Jaycee Chan plays a Taiwanese security guard who is assigned to protect a priceless painting, but due to a chance encounter with a visiting Chinese tourist (Xia Yu) the painting is lost anyway. Chan ends up chasing the painting with Yu in tow, thinking him a possible culprit; as the title suggests, this is a buddy film. But is this a buddy comedy or a buddy action film? The answer seems to be, “neither.”
The film starts with a brief action set piece intending to demonstrate the awesomeness of Chan’s character, but it is shockingly stingy with all subsequent excitement. There are just two other action sequences of any length in the 100-minute film: a car-on-bus chase and the big finale. Both of those are heavily aided by the digital erasure of obvious wires and support cables, making them harmless and completely unmemorable. The only other action in the picture is a lame running gag in which Chan is repeatedly hit in the groin.
The long gaps between action sequences are filled with something that is supposed to be comedy, but it doesn’t quite get there. Chan’s role is as the straight man, which is all wrong. When you have a funny nose, even if it comes from a father that you’d like to distinguish yourself from, you have to play the clown. There are some nice comedy ideas in the supporting cast – a Taiwanese gang whose members all sport 80s-style perms is worth a chuckle or two – but their scenes are stretched to interminable length as the one-note jokes are beaten to death and well beyond.
Moreover, there seems to be a general laziness in the storytelling of this film.

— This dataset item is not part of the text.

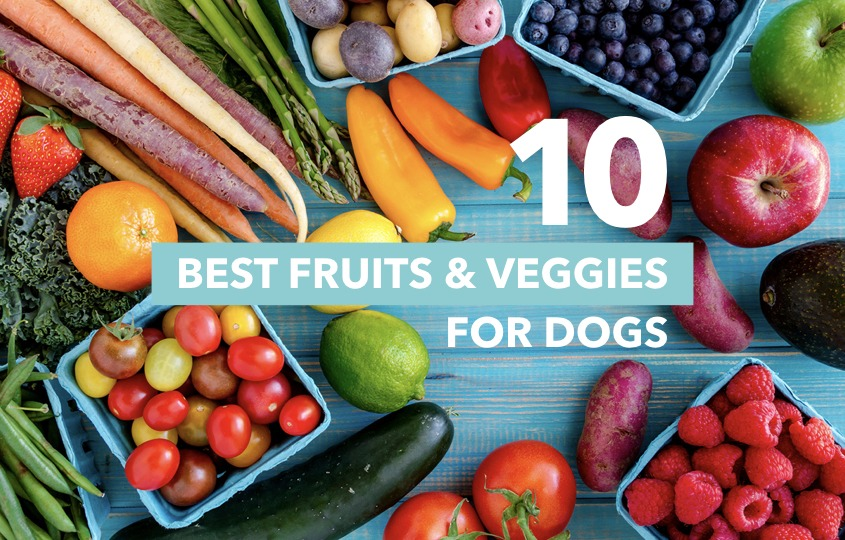 Fruits And Veggies Yes For Dogs Hellodog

At one point the heroes are in a church praying and a pair of shady-looking characters arrive to talk to them. Then the film cuts to an entirely different scene, the plot having advanced to the next step without explanation, and the shady characters are never seen again. That’s hardly the only example, just the most egregious one: this picture has enough nonsensical transitions to make Tommy Wiseau blush.
In some moments it seems that this film is actually trying to be a satire, to undercut the traditional Hong Kong action film tropes. But even if that were the case, Double Trouble should still try to be a good example of the thing it’s trying to satirize (a la Scream), and it isn’t. It is a flat, uninteresting, unentertaining failure.